• **Task requirements**
In the listing below, locate the line that contains "family: Sciuridae" and the line that contains "common name: moose". Restate word for word those two lines and every line between them, and nothing else.

• **Data to examine**

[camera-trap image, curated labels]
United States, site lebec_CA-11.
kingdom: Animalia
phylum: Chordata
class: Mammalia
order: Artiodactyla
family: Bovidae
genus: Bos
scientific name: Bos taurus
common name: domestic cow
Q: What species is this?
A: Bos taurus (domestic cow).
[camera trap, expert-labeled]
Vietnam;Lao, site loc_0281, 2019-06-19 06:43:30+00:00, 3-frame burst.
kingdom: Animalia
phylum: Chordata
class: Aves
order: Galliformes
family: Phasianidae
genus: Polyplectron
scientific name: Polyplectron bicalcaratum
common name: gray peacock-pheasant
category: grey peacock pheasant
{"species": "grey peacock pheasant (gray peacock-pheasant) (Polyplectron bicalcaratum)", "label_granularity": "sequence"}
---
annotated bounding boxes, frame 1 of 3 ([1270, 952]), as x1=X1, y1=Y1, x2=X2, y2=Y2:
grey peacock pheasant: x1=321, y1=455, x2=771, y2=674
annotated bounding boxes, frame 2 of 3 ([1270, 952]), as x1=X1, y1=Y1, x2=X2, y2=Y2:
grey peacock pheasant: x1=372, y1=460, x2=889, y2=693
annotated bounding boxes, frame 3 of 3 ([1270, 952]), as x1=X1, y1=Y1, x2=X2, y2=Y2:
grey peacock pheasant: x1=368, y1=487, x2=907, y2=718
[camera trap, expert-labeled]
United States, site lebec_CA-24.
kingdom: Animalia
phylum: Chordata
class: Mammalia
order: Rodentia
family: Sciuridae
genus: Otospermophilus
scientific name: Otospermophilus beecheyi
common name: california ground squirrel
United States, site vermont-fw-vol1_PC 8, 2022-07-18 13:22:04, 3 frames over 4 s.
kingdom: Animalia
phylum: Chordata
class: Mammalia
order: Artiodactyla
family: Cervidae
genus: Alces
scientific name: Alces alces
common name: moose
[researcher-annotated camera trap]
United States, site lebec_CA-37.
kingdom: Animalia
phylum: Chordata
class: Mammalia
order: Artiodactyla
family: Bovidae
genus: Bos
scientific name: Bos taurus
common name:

• **Output for this task**
family: Sciuridae
genus: Otospermophilus
scientific name: Otospermophilus beecheyi
common name: california ground squirrel
United States, site vermont-fw-vol1_PC 8, 2022-07-18 13:22:04, 3 frames over 4 s.
kingdom: Animalia
phylum: Chordata
class: Mammalia
order: Artiodactyla
family: Cervidae
genus: Alces
scientific name: Alces alces
common name: moose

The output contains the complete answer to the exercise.